◆ **CHALLENGE 1**: In the abstract on sigma Lupi, copy the passage that begins at the words "Stromgren v photometry" and ends after the words "6. Wade G.A.".

◆ **SELECTED PASSAGE**:
Stromgren v photometry of {sigma} Lup Virtual Observatory Resource

Authors
  1. Henrichs H.F.
  2. Kolenberg K.
  3. Plaggenborg B.
  4. Marsden S.C.
  5. Waite I.A.,Landstreet J.D.
  6. Wade G.A.
  7. Grunhut J.H.
  8. Oksala M.E.
  9. MiMeS collaboration
  10. Published by
    CDS
Abstract

Magnetic early B-type stars are rare. Indirect indicators are needed to identify them before investing in time-intensive spectropolarimetric observations. We use the strongest indirect indicator of a magnetic field in B stars, which is periodic variability of ultraviolet (UV) stellar wind lines occurring symmetric about the approximate rest wavelength. Our aim is to identify probable magnetic candidates which would become targets for follow-up spectropolarimetry to search for a magnetic field. From the UV wind line variability the B1/B2V star sigma Lupi emerged as a new magnetic candidate star. AAT spectropolarimetric measurements with SEMPOL were obtained. The longitudinal component of the magnetic field integrated over the visible surface of the star was determined with the least- squares deconvolution method. The UV line variations of sigma Lupi are similar to what is known in magnetic B stars, but no periodicity could be determined. We detected a varying longitudinal magnetic field with amplitude of about 100G with error bars of typically 20G, which supports an oblique magnetic-rotator configuration. The equivalent width variations of the UV lines, the magnetic and the optical-line variations are consistent with the photometric period of 3.02d, which we identify with the rotation period of the star. Additional observations with ESPaDOnS attached to the CFHT confirmed this discovery, and allowed the determination of a precise magnetic period. Analysis revealed that sigma Lupi is a helium-strong star, with an enhanced nitrogen abundance and an underabundance of carbon, and has a chemically spotted surface. Conclusions. sigma Lupi is a magnetic oblique rotator, and is a He-strong star. Like in other magnetic B stars the UV wind emission appears to originate close to the magnetic equatorial plane, with maximum emission occurring when a magnetic pole points towards the Earth. The 3.01972+/-0.00043d magnetic rotation period is consistent with the photometric period, with maximum light corresponding to maximum magnetic field.

◆ **RECORDS FOR THIS TASK**:
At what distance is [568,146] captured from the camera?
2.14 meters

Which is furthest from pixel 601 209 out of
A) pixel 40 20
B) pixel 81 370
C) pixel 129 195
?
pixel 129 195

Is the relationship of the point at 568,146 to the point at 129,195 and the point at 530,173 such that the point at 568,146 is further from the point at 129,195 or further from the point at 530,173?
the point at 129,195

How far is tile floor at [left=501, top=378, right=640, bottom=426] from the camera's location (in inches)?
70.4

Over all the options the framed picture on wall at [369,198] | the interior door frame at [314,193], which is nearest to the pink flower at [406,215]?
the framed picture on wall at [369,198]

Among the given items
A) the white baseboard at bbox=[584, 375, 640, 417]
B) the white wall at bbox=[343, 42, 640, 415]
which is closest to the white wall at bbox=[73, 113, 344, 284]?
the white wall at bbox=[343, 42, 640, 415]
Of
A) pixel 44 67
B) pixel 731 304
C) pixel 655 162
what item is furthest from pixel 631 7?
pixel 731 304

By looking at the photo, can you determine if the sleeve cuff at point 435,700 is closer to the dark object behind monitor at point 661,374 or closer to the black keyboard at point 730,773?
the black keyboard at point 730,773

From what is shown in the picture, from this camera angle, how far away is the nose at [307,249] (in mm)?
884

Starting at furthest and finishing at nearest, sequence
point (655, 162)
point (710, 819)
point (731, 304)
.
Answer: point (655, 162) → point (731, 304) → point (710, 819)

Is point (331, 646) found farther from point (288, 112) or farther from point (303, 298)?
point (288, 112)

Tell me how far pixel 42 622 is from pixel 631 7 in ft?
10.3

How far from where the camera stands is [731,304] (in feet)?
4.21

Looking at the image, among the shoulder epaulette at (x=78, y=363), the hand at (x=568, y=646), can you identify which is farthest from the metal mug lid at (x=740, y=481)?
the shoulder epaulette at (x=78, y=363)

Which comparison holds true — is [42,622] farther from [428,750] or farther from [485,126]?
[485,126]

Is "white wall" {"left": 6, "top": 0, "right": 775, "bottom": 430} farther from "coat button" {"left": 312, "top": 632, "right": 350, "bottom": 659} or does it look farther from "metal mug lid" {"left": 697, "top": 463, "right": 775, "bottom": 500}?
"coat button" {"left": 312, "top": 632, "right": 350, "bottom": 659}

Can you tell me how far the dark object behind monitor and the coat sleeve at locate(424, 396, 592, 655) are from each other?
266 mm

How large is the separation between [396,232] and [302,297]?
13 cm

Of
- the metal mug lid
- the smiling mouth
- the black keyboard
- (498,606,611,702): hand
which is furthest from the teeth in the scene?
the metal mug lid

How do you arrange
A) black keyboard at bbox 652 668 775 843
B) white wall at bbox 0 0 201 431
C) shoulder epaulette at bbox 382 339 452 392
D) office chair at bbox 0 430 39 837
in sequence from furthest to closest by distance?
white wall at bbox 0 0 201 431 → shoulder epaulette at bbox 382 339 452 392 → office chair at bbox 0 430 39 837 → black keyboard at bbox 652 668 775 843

◆ **CHALLENGE 2**: How many lines of the listing contain the string "white", with case counting? Give only the number.

◆ **ANSWER 1**:
Stromgren v photometry of {sigma} Lup Virtual Observatory Resource

Authors
  1. Henrichs H.F.
  2. Kolenberg K.
  3. Plaggenborg B.
  4. Marsden S.C.
  5. Waite I.A.,Landstreet J.D.
  6. Wade G.A.

◆ **ANSWER 2**: 7